Passage.
I've used reagent a ton, but never any vanilla JS + React. I'm curious, does vanilla JS + React allow components to be so easily made from pure data transformations? Simple example being code like (into [table] (map (fn [r] [row r]) @rows) , but this also carries over to transforming existing hiccup forms by way of conj or similar.

p-himik17:03:11

<table> in JSX will result in a call to React.createElement(...). A resulting React element is an immutable data structure. All you can do to it afterwards is to call React.cloneElement(...) and override some properties and children. So, you cannot simply (conj [table ...] new-child), but you should be able to achieve the same result.

jeaye17:03:27

Right, anything you can do in reagent, you can do with React in JS. What you're alluding to is exactly my core inquiry, though: how painful is it?

p-himik17:03:28

No idea, I've actually never used JSX myself. :)

jeaye17:03:35

I'm trying to make the case to some folks for using CLJS + Reagent over JS + React, which is why I ask.

p-himik17:03:56

If those folks never use cloneElement, then it would be harder to make such a case.

Records shown.
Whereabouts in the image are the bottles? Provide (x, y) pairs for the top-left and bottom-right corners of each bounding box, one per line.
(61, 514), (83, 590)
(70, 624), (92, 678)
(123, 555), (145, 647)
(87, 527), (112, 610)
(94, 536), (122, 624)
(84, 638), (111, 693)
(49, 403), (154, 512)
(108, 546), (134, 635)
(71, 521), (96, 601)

Activities.
[a] List every timestamp that appears in the chat about Reagent and React.
[b] In the chat about Reagent and React, what is jeaye trying to convince some folks to use?
[c] Please write the next few messages of the chat about Reagent and React, picking up after its last message.

Answers by task.
[a] 17:03:11, 17:03:27, 17:03:28, 17:03:35, 17:03:56

[b] CLJS + Reagent instead of JS + React.

[c]
p-himik17:03:19

FWIW, I think it would be much easier and also more productive to make a case of CLJS vs JS, and then show that Reagent experience is also at the very least comparable to React.

lilactown21:03:48

IME working on large applications, manipulating children as data is a code smell to me. it usually couples the parent and children in ways that make it very difficult to untangle

lilactown21:03:36

if I was selling CLJS + Reagent, I would focus on the ease of using immutable data and the rich standard library via clojure.core, and the reactive MobX-like paradigm that reagent's ratom/reactions provide

jeaye19:03:18

Yep, I focused on all of the data we needed to transform in order to build the UIs, along with how the shape of that data is highly ambiguous. Ended up with an approval.